La connaissance rend libre, le partage la rend durable.
Bref, les projets libres et opensource sont placés dans une situation de vassalisation, toujours à la remorque de la suite bureautique leader de son marché tout en cumulant les difficultés de compatibilité.
C’est plutôt d’une OpenDependance dont il faudrait parler.
En conséquence, soyons donc clair, aucune librairie tierce libre, fiable, complète, n’existe pour donner la compatibilité OpenXML à un projet de bureautique quelle que soit l’honorabilité et la compétence de la structure porteuse du projet.
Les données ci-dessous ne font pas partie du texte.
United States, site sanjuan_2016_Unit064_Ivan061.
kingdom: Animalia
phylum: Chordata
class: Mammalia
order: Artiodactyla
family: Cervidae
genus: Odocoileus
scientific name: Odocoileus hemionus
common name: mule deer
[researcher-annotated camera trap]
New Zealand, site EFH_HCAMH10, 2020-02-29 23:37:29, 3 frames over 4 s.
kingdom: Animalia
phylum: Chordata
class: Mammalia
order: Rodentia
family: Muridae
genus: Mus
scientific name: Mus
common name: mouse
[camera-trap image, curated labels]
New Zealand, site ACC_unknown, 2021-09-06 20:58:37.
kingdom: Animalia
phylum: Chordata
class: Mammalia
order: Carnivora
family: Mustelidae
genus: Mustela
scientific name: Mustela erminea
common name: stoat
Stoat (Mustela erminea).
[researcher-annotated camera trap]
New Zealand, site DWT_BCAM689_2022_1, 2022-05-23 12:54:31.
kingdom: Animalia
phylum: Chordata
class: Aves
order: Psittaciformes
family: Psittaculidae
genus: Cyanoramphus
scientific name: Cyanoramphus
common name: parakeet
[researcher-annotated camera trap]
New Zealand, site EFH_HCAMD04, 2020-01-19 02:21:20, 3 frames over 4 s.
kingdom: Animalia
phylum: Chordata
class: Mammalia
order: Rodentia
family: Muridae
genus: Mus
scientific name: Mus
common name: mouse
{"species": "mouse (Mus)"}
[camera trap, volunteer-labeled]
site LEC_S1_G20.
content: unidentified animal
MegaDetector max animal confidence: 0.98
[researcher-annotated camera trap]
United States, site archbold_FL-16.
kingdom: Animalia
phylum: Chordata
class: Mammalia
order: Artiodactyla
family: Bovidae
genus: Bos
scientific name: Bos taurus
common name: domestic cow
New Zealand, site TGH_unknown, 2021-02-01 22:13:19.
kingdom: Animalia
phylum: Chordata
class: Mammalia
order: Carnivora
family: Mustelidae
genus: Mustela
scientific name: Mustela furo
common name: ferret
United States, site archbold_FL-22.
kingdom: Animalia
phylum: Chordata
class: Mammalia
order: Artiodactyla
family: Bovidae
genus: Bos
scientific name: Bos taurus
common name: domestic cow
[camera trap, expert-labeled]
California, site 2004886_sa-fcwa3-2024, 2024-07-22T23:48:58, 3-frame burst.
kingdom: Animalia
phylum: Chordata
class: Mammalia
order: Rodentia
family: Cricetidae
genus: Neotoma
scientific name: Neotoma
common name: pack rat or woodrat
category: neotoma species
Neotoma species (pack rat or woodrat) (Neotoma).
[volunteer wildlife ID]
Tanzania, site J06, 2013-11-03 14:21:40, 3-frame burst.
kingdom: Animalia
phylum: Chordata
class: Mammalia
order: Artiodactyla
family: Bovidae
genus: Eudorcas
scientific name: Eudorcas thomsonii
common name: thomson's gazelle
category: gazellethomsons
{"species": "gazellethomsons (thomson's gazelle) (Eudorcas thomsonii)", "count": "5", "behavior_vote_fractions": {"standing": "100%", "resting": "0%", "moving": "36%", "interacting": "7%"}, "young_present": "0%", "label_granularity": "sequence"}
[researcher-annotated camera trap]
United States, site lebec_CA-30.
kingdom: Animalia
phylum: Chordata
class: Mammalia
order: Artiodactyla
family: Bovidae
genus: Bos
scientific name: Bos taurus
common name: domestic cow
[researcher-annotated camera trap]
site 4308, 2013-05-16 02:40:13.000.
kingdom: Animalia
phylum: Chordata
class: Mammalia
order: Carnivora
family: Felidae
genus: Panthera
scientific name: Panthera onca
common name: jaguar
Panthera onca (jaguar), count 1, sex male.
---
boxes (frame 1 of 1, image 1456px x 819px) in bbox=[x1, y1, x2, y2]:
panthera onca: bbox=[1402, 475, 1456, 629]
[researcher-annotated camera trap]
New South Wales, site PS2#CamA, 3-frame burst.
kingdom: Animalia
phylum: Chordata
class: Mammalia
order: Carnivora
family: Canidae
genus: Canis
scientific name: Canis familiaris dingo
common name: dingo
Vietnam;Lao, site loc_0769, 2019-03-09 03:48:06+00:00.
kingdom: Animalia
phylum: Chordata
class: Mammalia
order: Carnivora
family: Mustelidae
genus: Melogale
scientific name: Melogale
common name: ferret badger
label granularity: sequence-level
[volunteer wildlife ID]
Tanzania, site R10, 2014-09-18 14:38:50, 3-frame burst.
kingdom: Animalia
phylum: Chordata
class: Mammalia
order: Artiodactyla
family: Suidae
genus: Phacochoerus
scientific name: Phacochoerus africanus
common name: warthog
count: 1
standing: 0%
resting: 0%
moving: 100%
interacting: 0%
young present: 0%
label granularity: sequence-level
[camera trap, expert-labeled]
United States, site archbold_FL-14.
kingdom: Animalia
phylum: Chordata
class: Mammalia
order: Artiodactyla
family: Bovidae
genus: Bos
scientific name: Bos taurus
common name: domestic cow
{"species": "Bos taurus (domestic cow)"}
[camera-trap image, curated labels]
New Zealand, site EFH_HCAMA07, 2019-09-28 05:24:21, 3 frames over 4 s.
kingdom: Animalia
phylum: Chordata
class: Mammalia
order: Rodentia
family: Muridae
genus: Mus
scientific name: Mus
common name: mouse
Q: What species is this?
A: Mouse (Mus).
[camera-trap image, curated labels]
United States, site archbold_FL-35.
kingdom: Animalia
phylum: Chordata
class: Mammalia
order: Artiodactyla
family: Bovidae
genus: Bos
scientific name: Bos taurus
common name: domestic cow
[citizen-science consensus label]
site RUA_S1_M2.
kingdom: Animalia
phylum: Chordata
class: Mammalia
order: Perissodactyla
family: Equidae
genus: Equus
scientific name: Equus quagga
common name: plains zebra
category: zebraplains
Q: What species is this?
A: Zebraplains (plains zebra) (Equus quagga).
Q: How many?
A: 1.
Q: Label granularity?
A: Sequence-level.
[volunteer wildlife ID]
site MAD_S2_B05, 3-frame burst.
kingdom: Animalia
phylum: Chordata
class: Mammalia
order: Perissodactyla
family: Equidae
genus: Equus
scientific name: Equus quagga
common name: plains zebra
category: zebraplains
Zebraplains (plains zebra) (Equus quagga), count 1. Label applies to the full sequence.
Lorsque l'on nous présente alors la compatibilité Microsoft comme « excellente » ou « native », à grand renfort de tableaux remplis de coches vertes indiquant les fonctionnalités prises en charge, La Mouette s'interroge...
Les éditeurs ont nécessairement dû faire des hypothèses et des compromis sur les attributs réellement pris en charge.
Nous lisons toujours avec intérêt ces livres blancs destinés aux « décideurs », le constat est toujours fréquent voir permanent : aucune trace de benchmark indépendant : il faut simplement faire confiance à l'éditeur. On est compatible parce qu'on vous le dit ! La méthodologie, les résultats et les jeux d'essais sont absents.
Le logiciel libre repose pourtant sur la transparence. Vous êtes compatible, on doit pouvoir le vérifier.
Votre lessive lave plus blanc et respecte les couleurs ? Prouvez-le ! Je veux le rapport de test selon norme ISO 6330 (lavage domestique), l'ISO 105-C06 (solidité des couleurs).
L’ISO des benchmarks des documents reste à construire.
Ajoutons pour finir que cette communication marketing fait également oublier que personne ne propose une compatibilité complète avec Visual Basic for Applications (VBA). Et malheureusement, une compatibilité parfaite exigerait de réécrire Word ou Excel puisque les fonctions VBA sont intimement liées à la structure des données manipulées. Python semble offrir des perspectives intéressantes.
Les mauvaises pratiques compliquent les migrations d’un logiciel vers un autre (comme le recyclage de documents issus des très anciennes versions de Word, l'utilisation de polices défectueuses ou exotiques, mal adaptées à la langue locale ) et qu'une véritable stratégie de migration documentaire est souvent absente, remplacée par la croyance dans la promesse du « 100 % compatible ».
Autant de réalités qui atteignent les aussi vaillantes équipes de support, confrontées aux documents des utilisateurs et chargées, malgré tout, de faire vivre les promesses du marketing. (N1, N2, N3, on vous salue!)
L'avenir des documents ne devrait appartenir à aucun éditeur, mais à leurs utilisateurs. C'est pourquoi nous continuons de faire vivre l'Open Document Format : un standard ouvert, indépendant de tout monopole, auquel chacun peut contribuer. Peut-être serez-vous l'un de ses prochains héros.